EPUB Accessibility 1.1

The goals of the EPUB Accessibility 1.1 document is to define accessibility conformance of EPUB publications beyond the accessibility requirements defined by WCAG for publication resources. The normative features of this specification can be divided, roughly, into the following categories:

  1. Additional structural constraints on a publication; examples include the requirement on page lists or reading order. Through those constraints the document defines accessibility conformance requirements on top of the conformance levels defined by WCAG.

  2. Vocabulary items which serve as metadata for reporting; for example, conformance levels, or disclosing the accessibility features related to this publication.

Exit criteria

  1. Testing the features in category 1 tests whether these restrictions are feasible and used in practice. This is achieved by the requirement that at least 5 publishers will produce at least 1 EPUB publication each that conform to EPUB Accessibility 1.1 - WCAG 2.0 Level AA.

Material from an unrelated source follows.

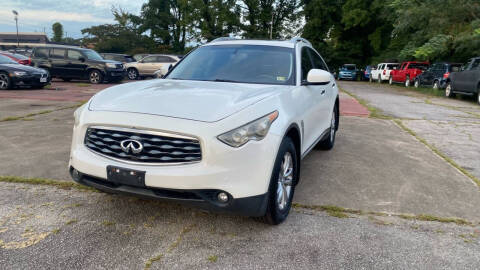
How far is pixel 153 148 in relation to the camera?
2803 millimetres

    Note that these conformance levels rely on each publication resource to conform to WCAG 2.0 AA, when applicable; there are only a few EPUB specific features like page numbering. At least two independent publishers should be fulfilling that conformance level.

    The separate EPUB Accessibility 1.1 Usage Report shows the conformance table.

  2. Testing the features in category 2 concentrates on vocabulary term usage, i.e., that real-world publishers use those terms. Each term must have at least two independent publishers using those terms in production.

    The separate EPUB Accessibility 1.1 Metadata Usage Report shows the implementation table.